Collected data entries
====

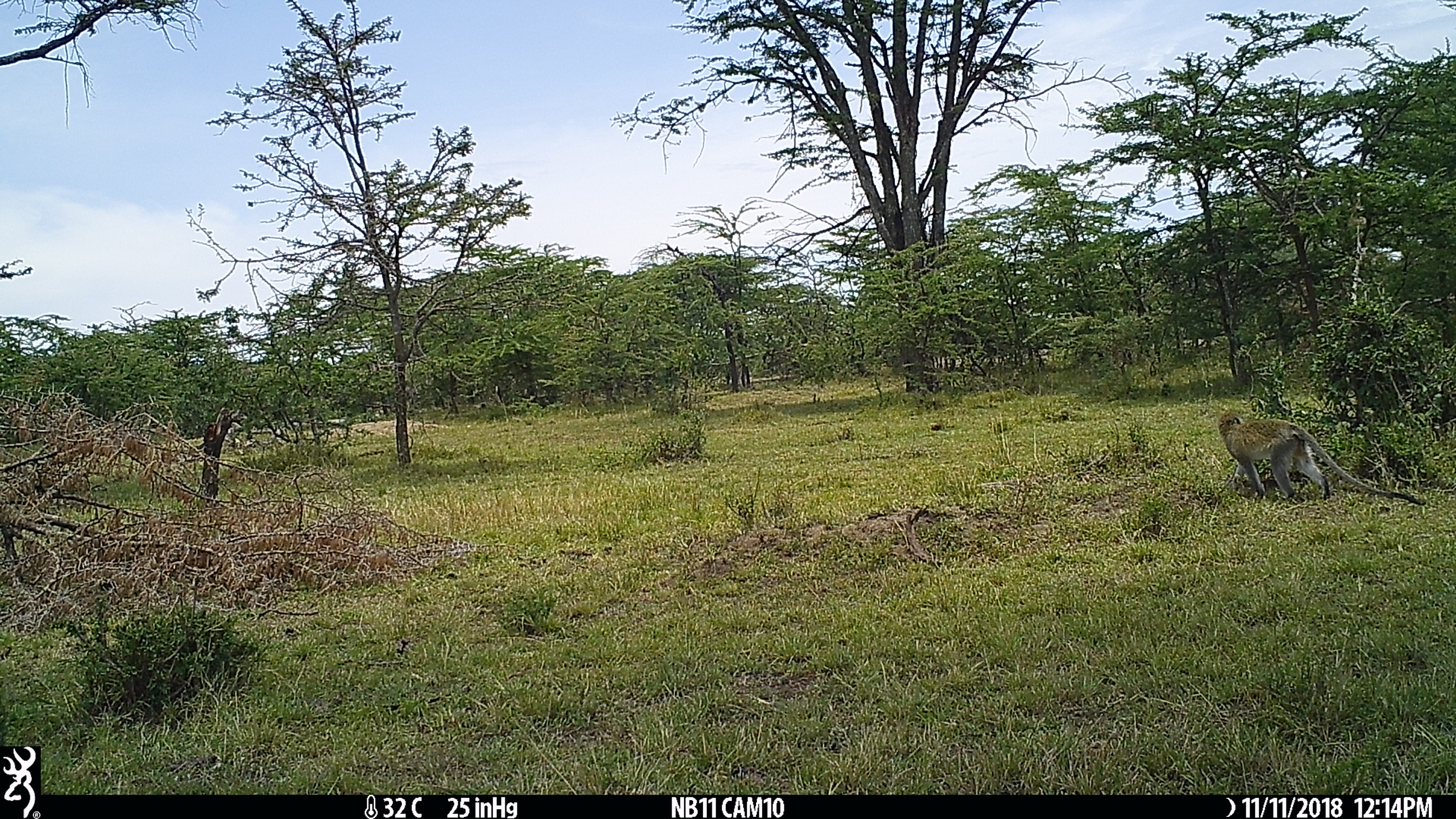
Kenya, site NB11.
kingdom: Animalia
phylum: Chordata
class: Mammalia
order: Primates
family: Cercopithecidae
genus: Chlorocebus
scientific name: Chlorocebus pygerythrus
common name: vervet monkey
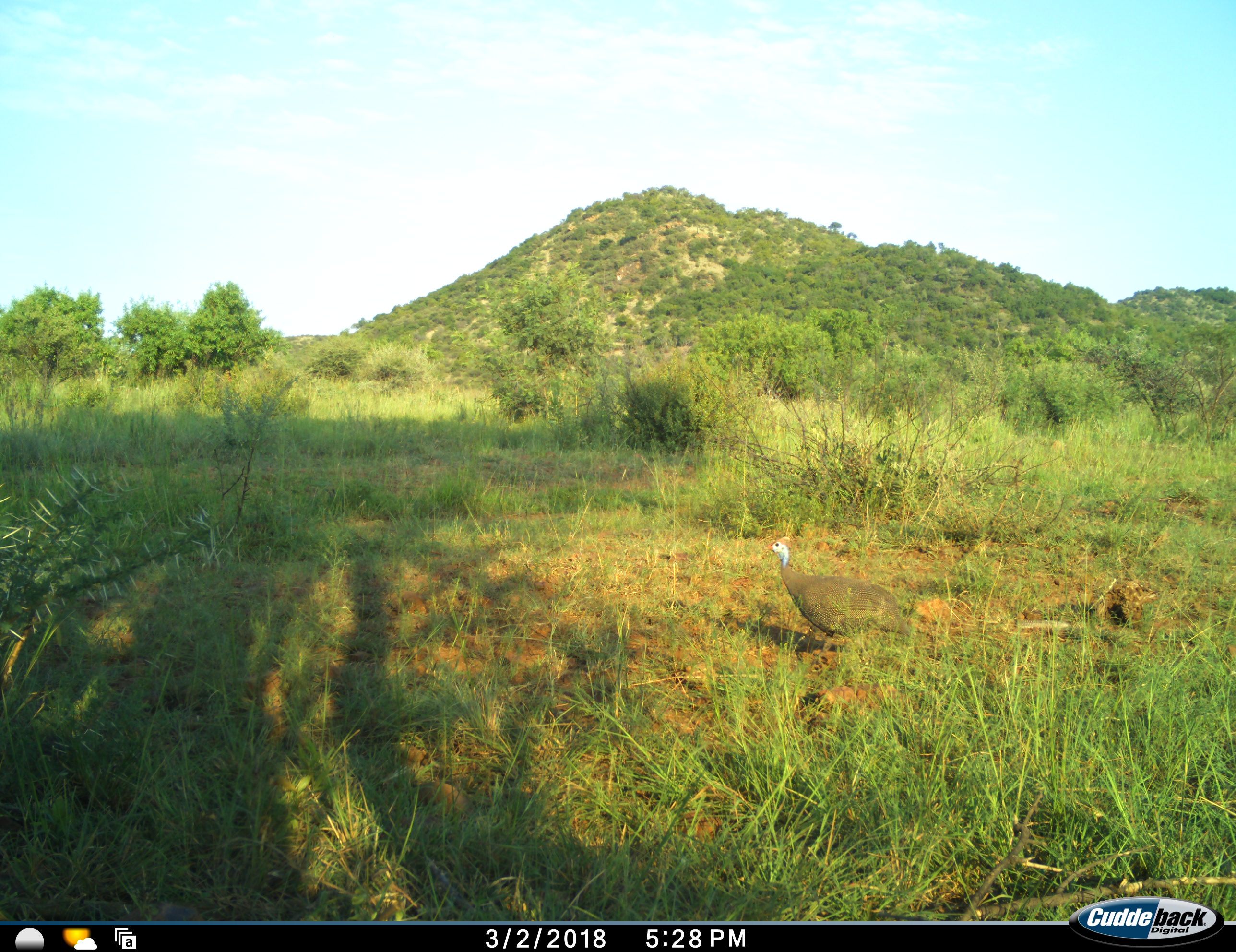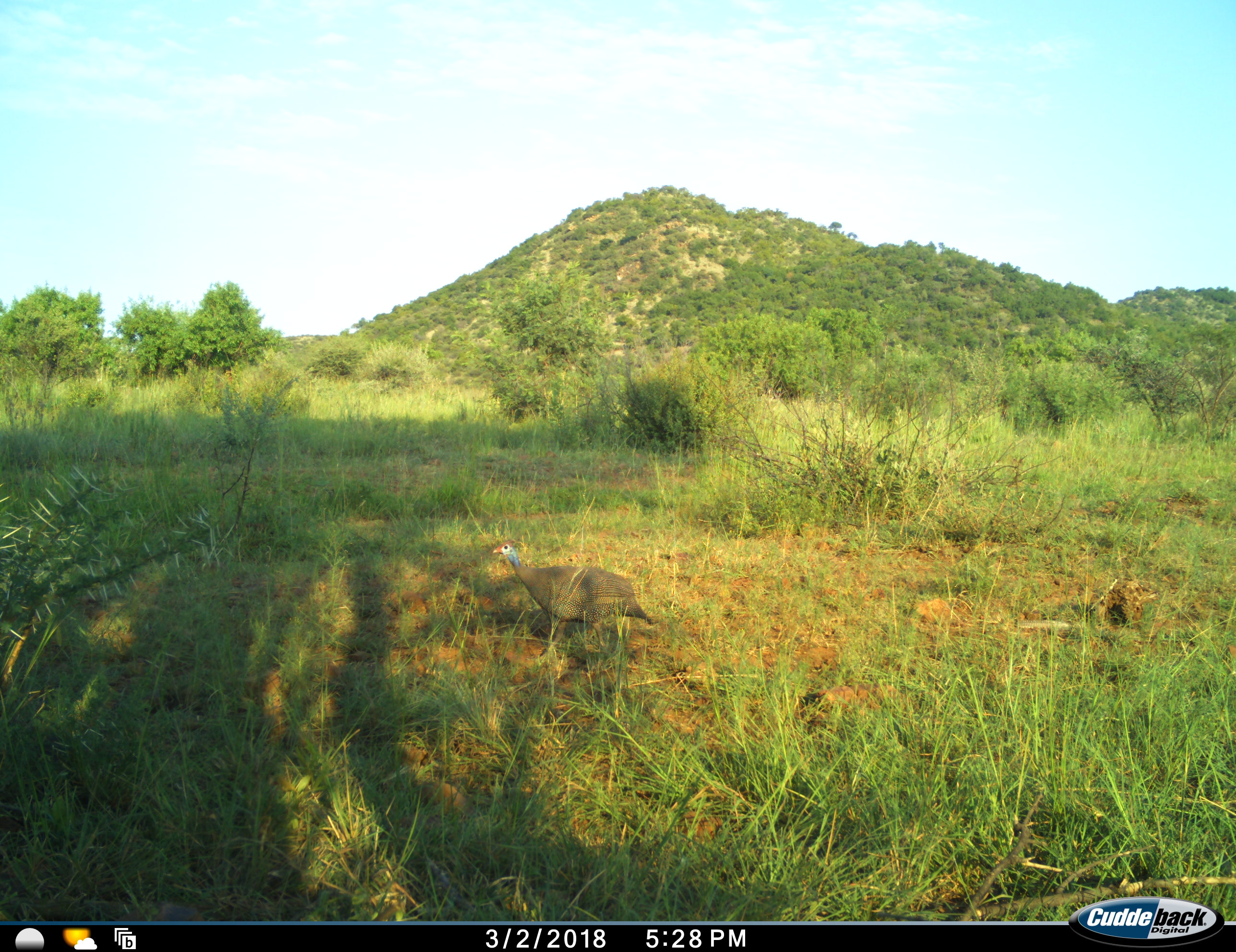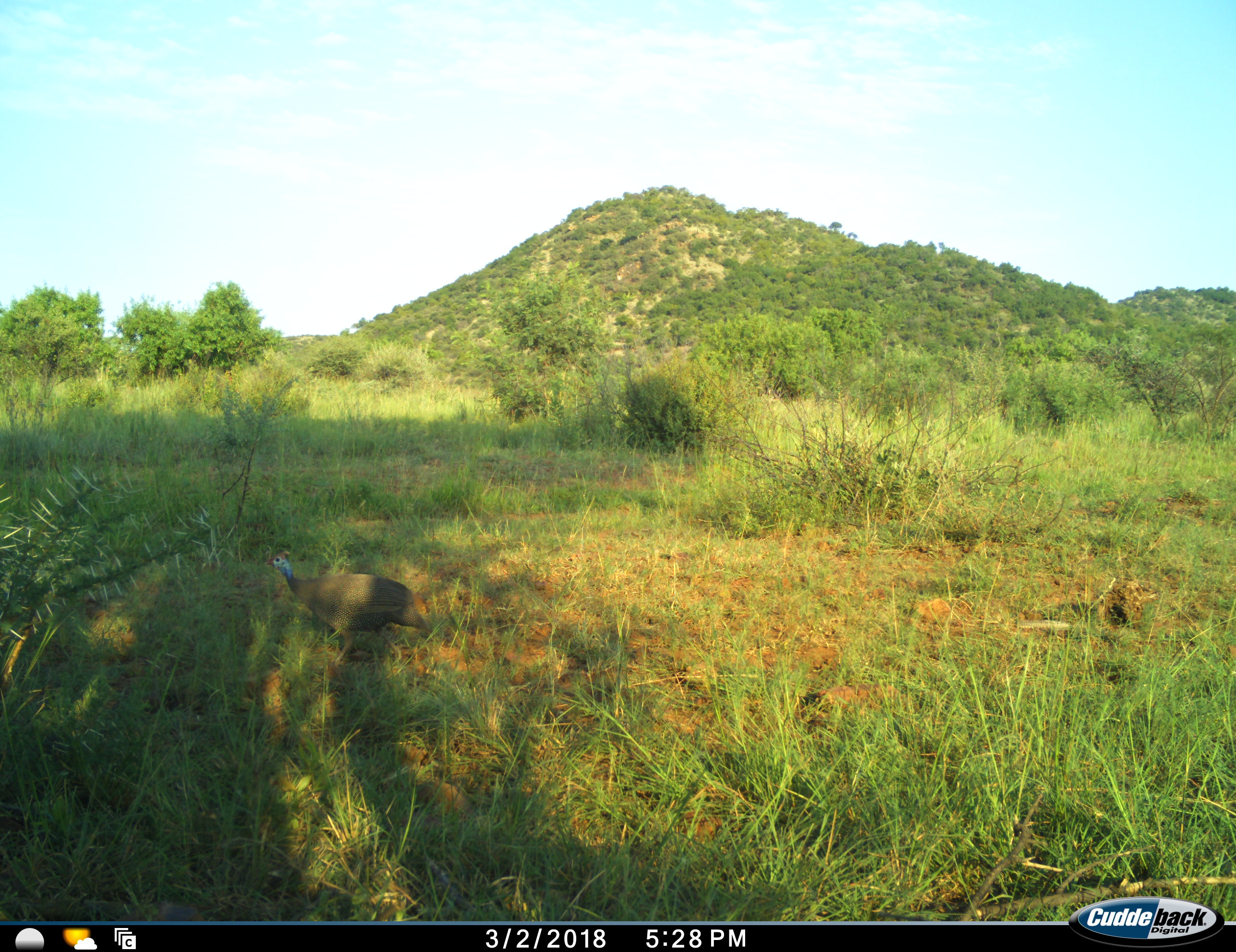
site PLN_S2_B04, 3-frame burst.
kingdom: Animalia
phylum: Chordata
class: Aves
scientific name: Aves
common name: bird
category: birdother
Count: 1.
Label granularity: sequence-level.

====

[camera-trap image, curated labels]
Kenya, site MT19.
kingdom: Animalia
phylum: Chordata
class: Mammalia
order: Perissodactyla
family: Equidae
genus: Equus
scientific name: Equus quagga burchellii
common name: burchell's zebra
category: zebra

====

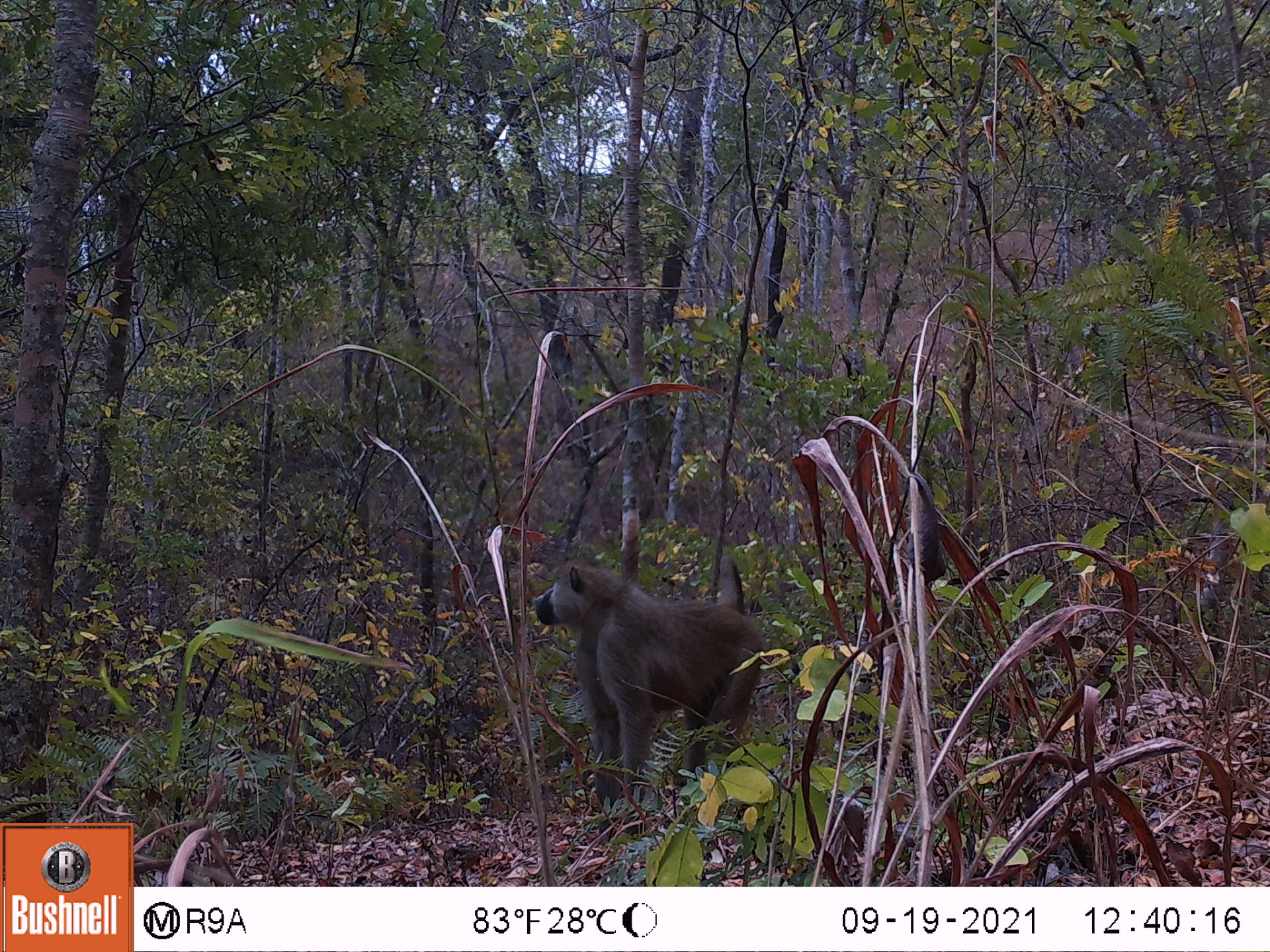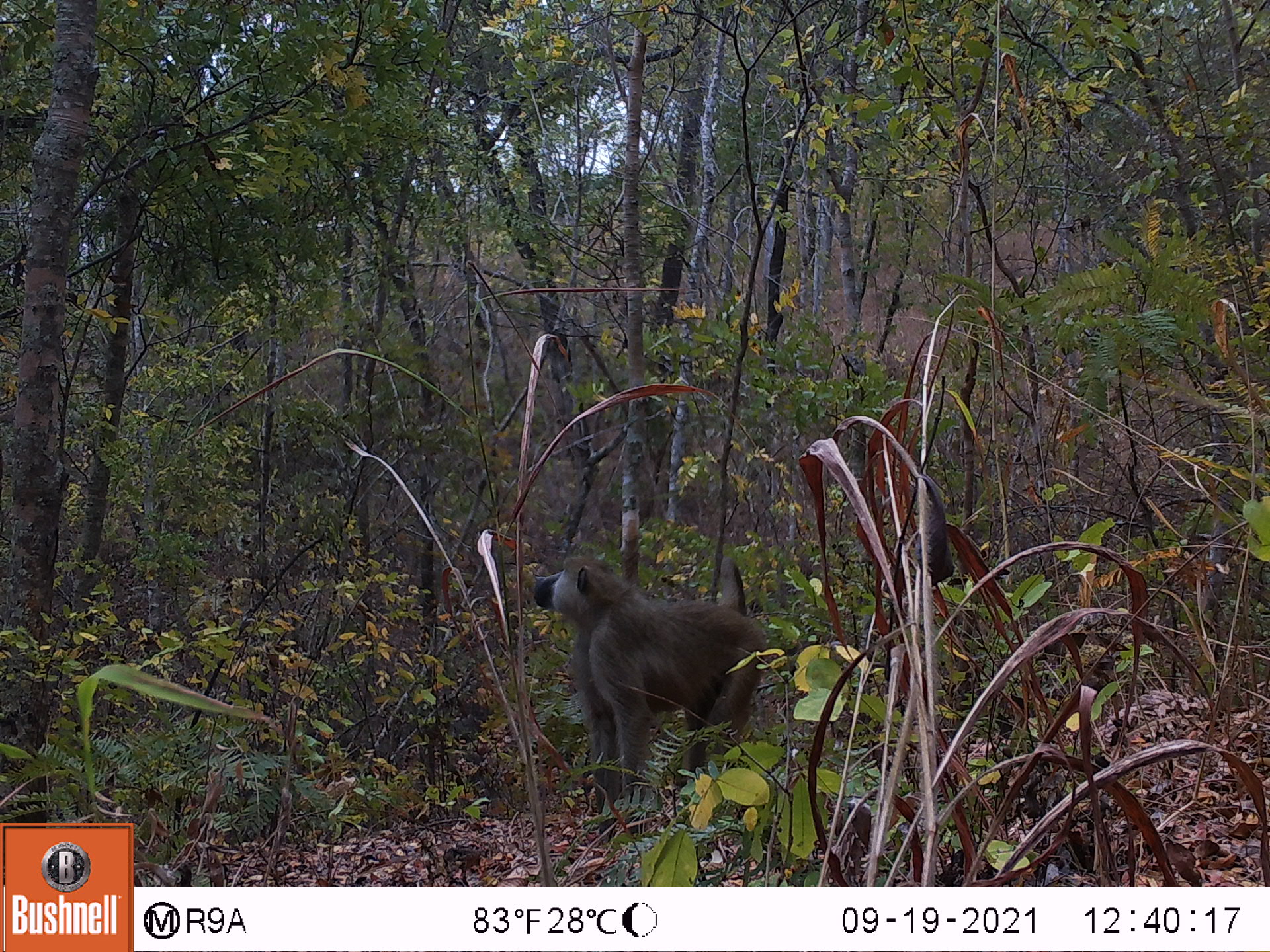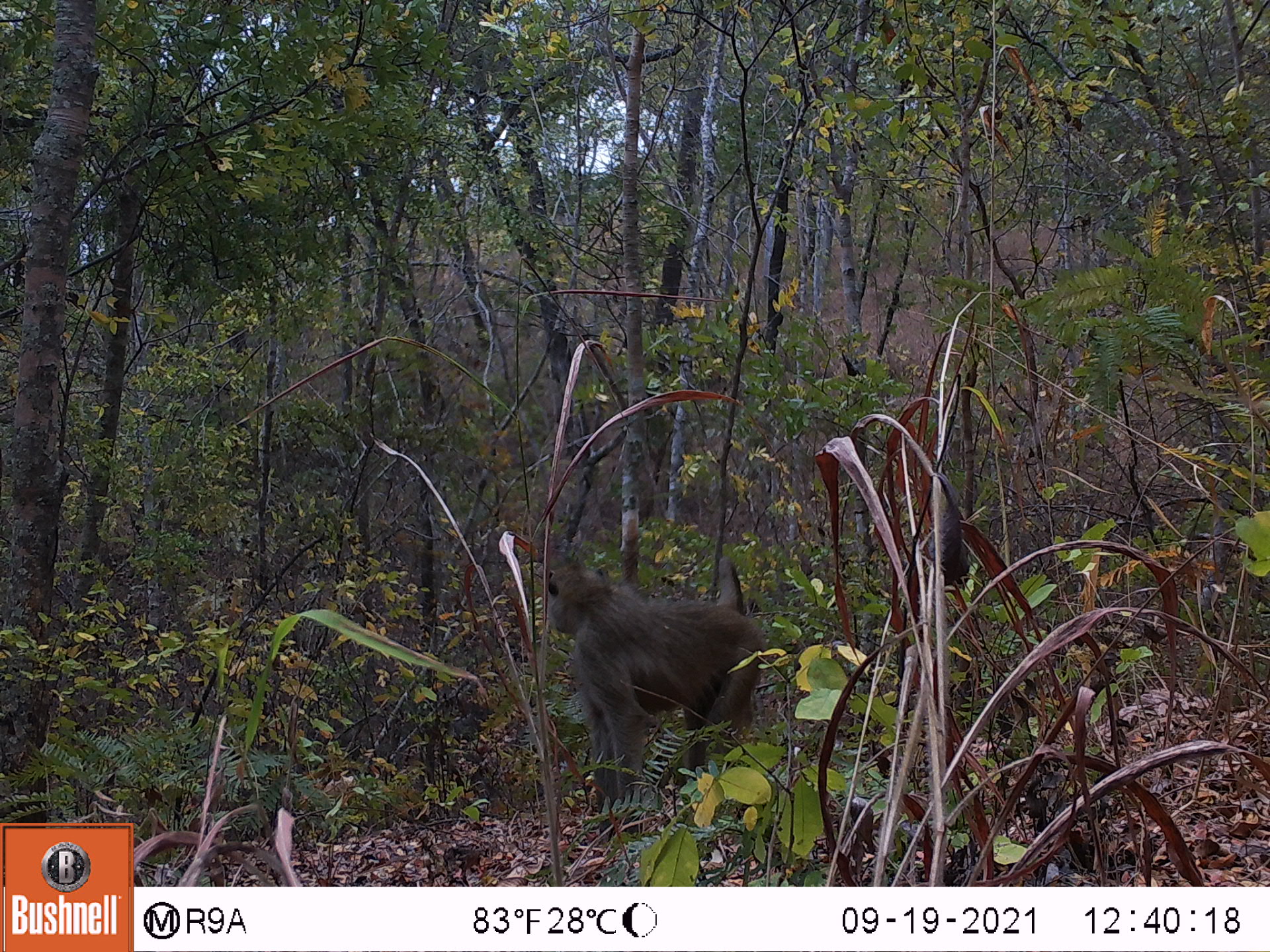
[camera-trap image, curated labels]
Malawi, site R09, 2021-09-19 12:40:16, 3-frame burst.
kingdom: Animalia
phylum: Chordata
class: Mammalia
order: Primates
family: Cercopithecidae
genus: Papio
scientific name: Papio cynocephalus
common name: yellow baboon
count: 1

====

● **TASK DETAILS**
Pick out every line above that contains the word "burst" and copy it.

● **RESULT OF THE TASK**
site PLN_S2_B04, 3-frame burst.
Malawi, site R09, 2021-09-19 12:40:16, 3-frame burst.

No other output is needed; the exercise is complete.